▶ [Quoted passage]:
------------------------------------

# 13" South Bend turret lathe project



## dwall174 (Feb 12, 2022)

I bought a 13" South Bend turret lathe a little while back & I'm in the process of restoring it.


Currently it's all disassembled & the majority of the smaller manageable sized parts I moved into my basement so I can work on cleaning them up & rebuilding them.



I took the base / bed / chip-tray / & a few other larger parts to a local shop that does sandblasting to get the 60 years of caked-on grease & coolant off.



I had a couple days of somewhat warmer weather here in Michigan, so I was able to get a quick coat of primmer on the parts so hopefully they won't start to rust before the weather starts to warm up here a little. 




Doug


----------



## Shootymacshootface (Feb 12, 2022)

Looking good!
How are the ways on that? I have a Heavy 10 that has a groove worn into the v-ways. My plan is to take the bed somewhere to be ground straight again.


----------



## dwall174 (Feb 12, 2022)

The lathe wasn't connected to power when I looked at it, but the owner said that it ran on 240V 3 phase.

------------------------------------

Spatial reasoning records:
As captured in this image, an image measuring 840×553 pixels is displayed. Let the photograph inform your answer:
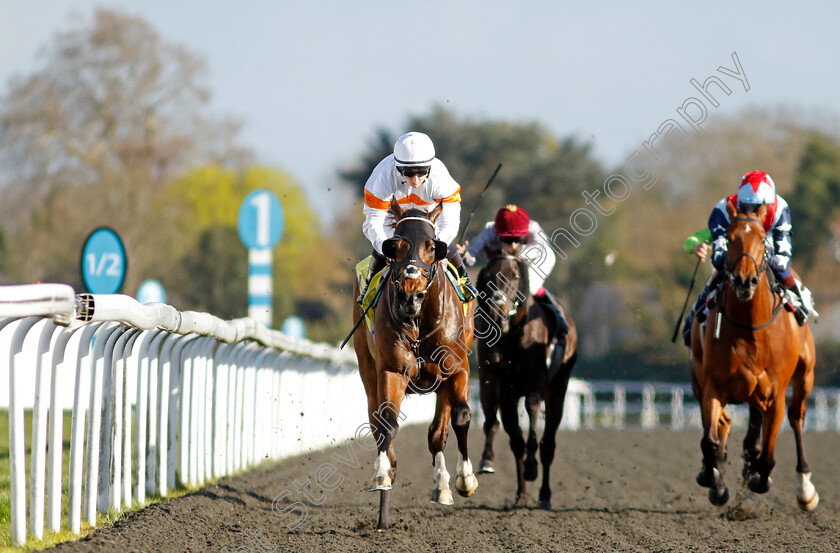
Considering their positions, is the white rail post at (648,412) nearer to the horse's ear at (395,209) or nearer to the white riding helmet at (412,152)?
the horse's ear at (395,209)

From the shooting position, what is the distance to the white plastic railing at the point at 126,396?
13.3 ft

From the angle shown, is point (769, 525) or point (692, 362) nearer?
point (769, 525)

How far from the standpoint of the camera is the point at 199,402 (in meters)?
6.88

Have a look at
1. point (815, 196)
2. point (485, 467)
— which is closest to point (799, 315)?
point (485, 467)

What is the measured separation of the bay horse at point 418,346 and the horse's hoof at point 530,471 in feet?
4.04

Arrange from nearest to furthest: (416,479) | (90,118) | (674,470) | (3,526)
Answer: (3,526)
(416,479)
(674,470)
(90,118)

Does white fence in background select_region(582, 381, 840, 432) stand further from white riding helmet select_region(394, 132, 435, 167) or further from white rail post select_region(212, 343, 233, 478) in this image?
white riding helmet select_region(394, 132, 435, 167)

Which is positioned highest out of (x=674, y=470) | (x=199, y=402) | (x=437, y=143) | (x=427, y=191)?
(x=437, y=143)

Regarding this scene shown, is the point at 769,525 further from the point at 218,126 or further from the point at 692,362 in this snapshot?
the point at 218,126

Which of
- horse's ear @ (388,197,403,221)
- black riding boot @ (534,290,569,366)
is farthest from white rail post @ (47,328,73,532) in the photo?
black riding boot @ (534,290,569,366)

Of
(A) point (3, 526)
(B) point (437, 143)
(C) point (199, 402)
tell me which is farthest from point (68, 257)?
(A) point (3, 526)

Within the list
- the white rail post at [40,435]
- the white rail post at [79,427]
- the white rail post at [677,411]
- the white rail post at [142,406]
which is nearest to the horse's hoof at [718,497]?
the white rail post at [142,406]

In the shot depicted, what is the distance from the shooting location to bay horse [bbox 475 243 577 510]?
739 centimetres

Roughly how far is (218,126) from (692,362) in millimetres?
25298
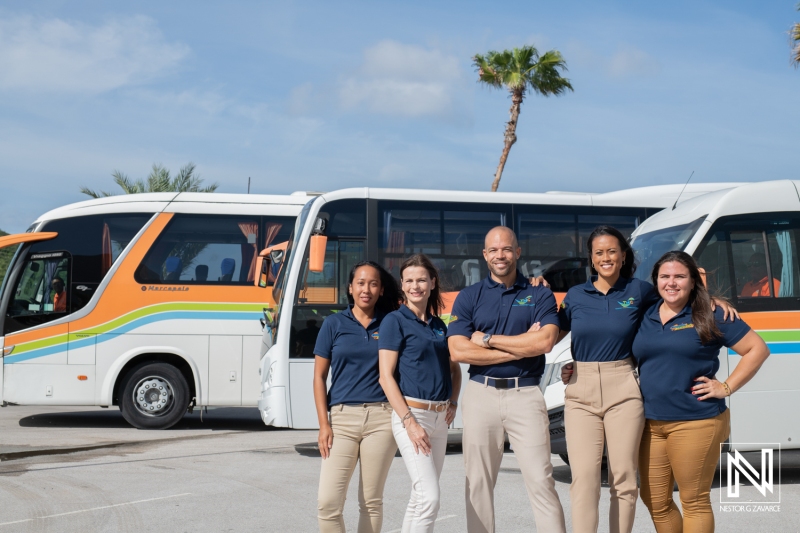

------------------------------------

▶ [Task requirements]:
**1)** In the spatial reasoning records, rewrite the lines from the one holding "From the shooting position, what" through the end of the records, inclusive, replacing "snapshot" with "frame" and leaving everything else as it is. Leave the pictures out.
**2)** Extend the turret lathe restoration thread, picking up after its last sentence.

▶ [Per-task outputs]:
**1)**
From the shooting position, what is the distance to the white plastic railing at the point at 126,396?
13.3 ft

From the angle shown, is point (769, 525) or point (692, 362) nearer?
point (769, 525)

How far from the standpoint of the camera is the point at 199,402 (in meters)?
6.88

Have a look at
1. point (815, 196)
2. point (485, 467)
— which is closest to point (799, 315)?
point (485, 467)

What is the measured separation of the bay horse at point 418,346 and the horse's hoof at point 530,471 in feet?
4.04

Arrange from nearest to furthest: (416,479) | (90,118) | (674,470) | (3,526)
Answer: (3,526)
(416,479)
(674,470)
(90,118)

Does white fence in background select_region(582, 381, 840, 432) stand further from white riding helmet select_region(394, 132, 435, 167) or further from white rail post select_region(212, 343, 233, 478) in this image?
white riding helmet select_region(394, 132, 435, 167)

Which is positioned highest out of (x=674, y=470) | (x=199, y=402) | (x=437, y=143) | (x=427, y=191)?
(x=437, y=143)

Regarding this scene shown, is the point at 769,525 further from the point at 218,126 or further from the point at 692,362 in this frame?
the point at 218,126

Which of
- horse's ear @ (388,197,403,221)
- black riding boot @ (534,290,569,366)
is farthest from white rail post @ (47,328,73,532) in the photo?
black riding boot @ (534,290,569,366)

Of
(A) point (3, 526)
(B) point (437, 143)
(C) point (199, 402)
tell me which is farthest from point (68, 257)?
(A) point (3, 526)

Within the list
- the white rail post at [40,435]
- the white rail post at [79,427]
- the white rail post at [677,411]
- the white rail post at [142,406]
which is nearest to the horse's hoof at [718,497]?
the white rail post at [142,406]

In the shot depicted, what is the distance from the shooting location to bay horse [bbox 475 243 577 510]?
739 centimetres

Roughly how far is (218,126) from (692,362) in millimetres?
25298

**2)**
Looking over the wiring a little better once I got it home, I decided just to strip it all out! The wiring was all black wires & there wasn't any type of labels on any of them. Besides the lack of labeling, the wiring & control boxes were coated in a greasy coolant film.


Once I opened-up the disconnect box I was kind of glad it wasn't under power 




Doug


----------



## dwall174 (Feb 12, 2022)

Shootymacshootface said:


> How are the ways on that? I have a Heavy 10 that has a groove worn into the v-ways. My plan is to take the bed somewhere to be ground straight again.


They seem to be in fairly good shape for a 60-year-old machine, no deep grooves or excessive wear.  



I may look into having the ways ground while I'm waiting on the weather to get warmer, but seeing this lathe is going to be just for home hobby use I think they will be fine as is.

Doug


----------



## dwall174 (Feb 12, 2022)

After seeing the mess in the power disconnect-box I was a little skeptical on the motor running ok?  
Once I got the motor out of the cabinet, I noticed that it didn't have any type of nameplate or wiring diagram. Doing some testing to see which wires had continuity with each other I came up with conclusion that this was a two-speed dual winding 3PH motor. I connected it to my RPC to see if it ran & it seemed to run good on each speed.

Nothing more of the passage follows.